> _Bloque de texto_
+--

Habían llegado al prado muy de mañana. Primero rompieron el día con sus voces frescas, compitiendo con los gorriones y los petirrojos. Pero enseguida guardaron silencio y, recogidos cada uno en sí mismo con encantadora seriedad, se pusieron al trabajo.
El profesor, sin duda para no interferir en la espontaneidad del ejercicio, esperaba los resultados leyendo un periódico bajo la sombra.
Antes había dejado que los artistas retozasen a su antojo sobre la hierba mientras ensayaban el mejor punto de mira para captar el paisaje.
Después se acomodaron y a partir de ahí casi se escuchó su concentración.
Mezclaban y mezclaban colores, inclinaban la cabeza para un lado y para el otro como si les pesase, sosteniéndola con sus pequeñas manos; movían el cuerpo, se rascaban, cambiaban una y otra vez de postura, afilaban y afilaban los lápices, revolvían los colores cuanto podían, untando con ellos los dedos y los guardapolvos, y emborronaban sin el menor recato la cartulina que les habían entregado, todo ello con la fruición de sus cinco o seis años.
La mayoría de los dibujos sólo podrían figurar en las galerías del arte más abstracto ya que apenas era perceptible silueta alguna evocadora de algo. Únicamente el rastro, que todavía permanecía sobre los borrones, de la alegría con que fuera acumulada tanta pintura sobre el papel.
Pero en otros ya se adivinaba la facilidad para la expresión artística. Troncos macizos en demasía, copas de árbol apretadas de verde contundente, recordando a las más agresivas nubes del invierno, ríos de azul demasiado perfecto con los peces al aire, niños más altos que árboles y casas más pequeñas que flores. Todo eso era cierto. Pero la maestría ya se adivinaba.
Y aquella mirada fija de ojos tan limpios, aquel recogimiento y aplicación a la tarea, aquellas respiraciones de tensión a las que seguían otras de alivio, aquel pasarse la lengua a lo largo del labio inferior, de un lado para el otro, denunciaban sin duda el placer del pintor en ciernes. Cada hombre tiene un don que le es propio.
Un don que, al igual que en las plantas, al principio no es sino un débil indicio en la semilla, un pequeño brote que debe ser cuidado y protegido a fin de que pueda llegar a ser causa de abundante fructificación.
Si tal se hace, el don queda a la vista y se manifiesta como facilitación para determinadas acciones: específicas formas de pensamiento, maneras de captar la vida o expresiones del sentimiento.
Ya sea hacia la senda de la verdad, la de la acción o la de la belleza, hay en nosotros una tendencia que nos caracteriza, que es innata o nos ha sido instaurada en edad tan temprana que ya se establece para siempre como la estrella polar que orientará nuestra vida.
Es lo que se llama vocación, aptitud, predisposición. Es esa inclinación que a veces sorprende por su fijeza o esa pericia que ya desde muy temprano puede asombrar por su grado.
Y lo que en ella es más peculiar, lo que sobre todo la torna valiosa cuando la desarrollamos plenamente y nos disponemos a seguirla, es la capacidad que tiene para otorgarnos toda la felicidad que el ejercicio de las propias facultades puede dar a un ser humano, felicidad que, a su vez, suele ser el heraldo del mayor gozo posible en esta vida.

+--

> _Datos de entrada_

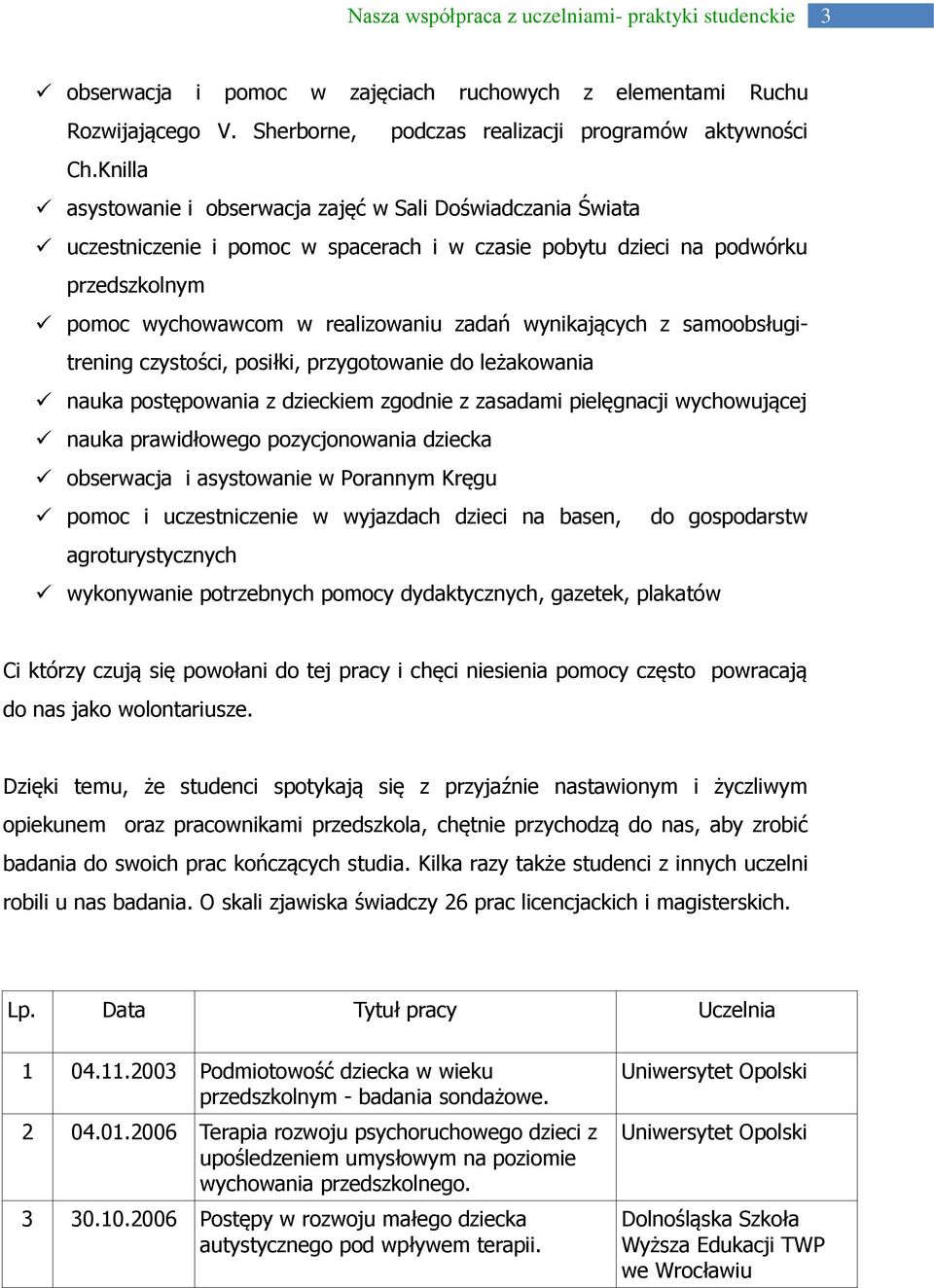 Nasza współpraca z uczelniami- praktyki studenckie 3

✓ obserwacja i pomoc w zajęciach ruchowych z elementami Ruchu Rozwijającego V. Sherborne, podczas realizacji programów aktywności Ch.Knilla
✓ asystowanie i obserwacja zajęć w Sali Doświadczania Świata
✓ uczestniczenie i pomoc w spacerach i w czasie pobytu dzieci na podwórku przedszkolnym
✓ pomoc wychowawcom w realizowaniu zadań wynikających z samoobsługi- trening czystości, posiłki, przygotowanie do leżakowania
✓ nauka postępowania z dzieckiem zgodnie z zasadami pielęgnacji wychowującej
✓ nauka prawidłowego pozycjonowania dziecka
✓ obserwacja i asystowanie w Porannym Kręgu
✓ pomoc i uczestniczenie w wyjazdach dzieci na basen, do gospodarstw agroturystycznych
✓ wykonywanie potrzebnych pomocy dydaktycznych, gazetek, plakatów

Ci którzy czują się powołani do tej pracy i chęci niesienia pomocy często powracają do nas jako wolontariusze.

Dzięki temu, że studenci spotykają się z przyjaźnie nastawionym i życzliwym opiekunem oraz pracownikami przedszkola, chętnie przychodzą do nas, aby zrobić badania do swoich prac kończących studia. Kilka razy także studenci z innych uczelni robili u nas badania. O skali zjawiska świadczy 26 prac licencjackich i magisterskich.

| Lp. | Data | Tytuł pracy | Uczelnia |
|---|---|---|---|
| 1 | 04.11.2003 | Podmiotowość dziecka w wieku przedszkolnym - badania sondażowe. | Uniwersytet Opolski |
| 2 | 04.01.2006 | Terapia rozwoju psychoruchowego dzieci z upośledzeniem umysłowym na poziomie wychowania przedszkolnego. | Uniwersytet Opolski |
| 3 | 30.10.2006 | Postępy w rozwoju małego dziecka autystycznego pod wpływem terapii. | Dolnośląska Szkoła Wyższa Edukacji TWP we Wrocławiu |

+--

> _Tarea_
Edita el tramo del texto sobre los niños que pintan en el prado que va desde "Si tal se hace, el" hasta "expresiones del sentimiento.", y sustituye "facilitación" por "facilidad".

> _Respuesta_
Si tal se hace, el don queda a la vista y se manifiesta como facilidad para determinadas acciones: específicas formas de pensamiento, maneras de captar la vida o expresiones del sentimiento.